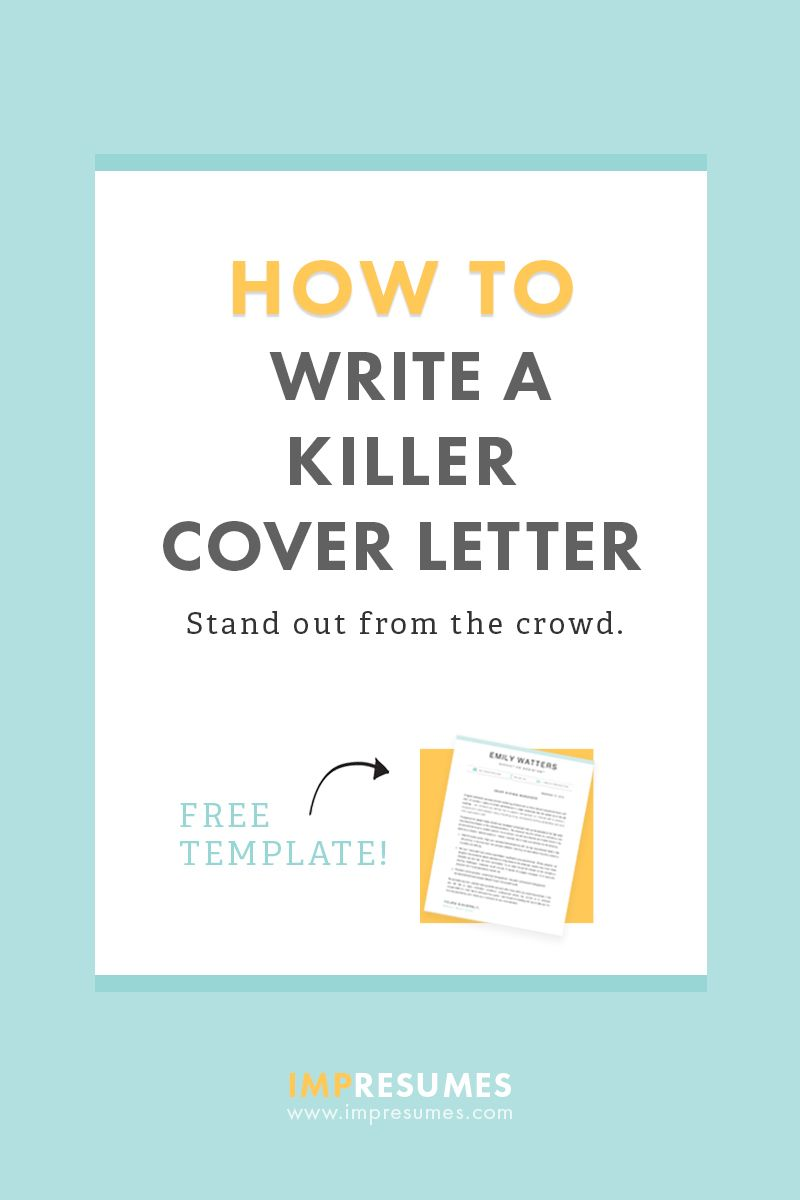 How To Quickly Write a Killer Cover Letter How To Write A Resume That Will Get You The Interview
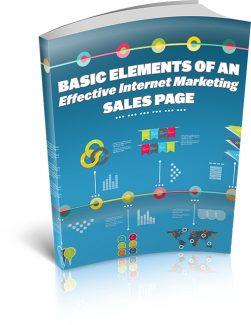 Basic Elements Of An Effective Internet Marketing Salespage MRR Ebook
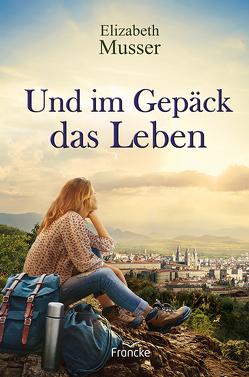 Und im Gepäck das Leben von Müller,  Julian, Musser,  Elizabeth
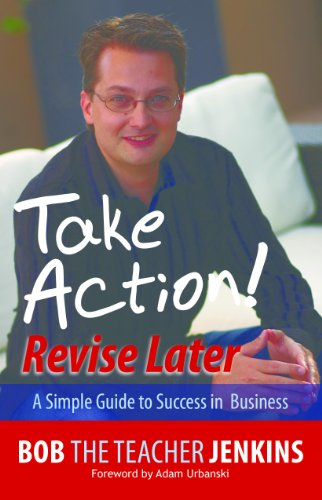 Take Action! Revise Later: A Simple Guide to Success in Business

◆ Problem description ◆
Would you retype all the lines shown above, exactly as written and without any picture?

◆ Task output ◆
 How To Quickly Write a Killer Cover Letter How To Write A Resume That Will Get You The Interview
 Basic Elements Of An Effective Internet Marketing Salespage MRR Ebook
 Und im Gepäck das Leben von Müller,  Julian, Musser,  Elizabeth
 Take Action! Revise Later: A Simple Guide to Success in Business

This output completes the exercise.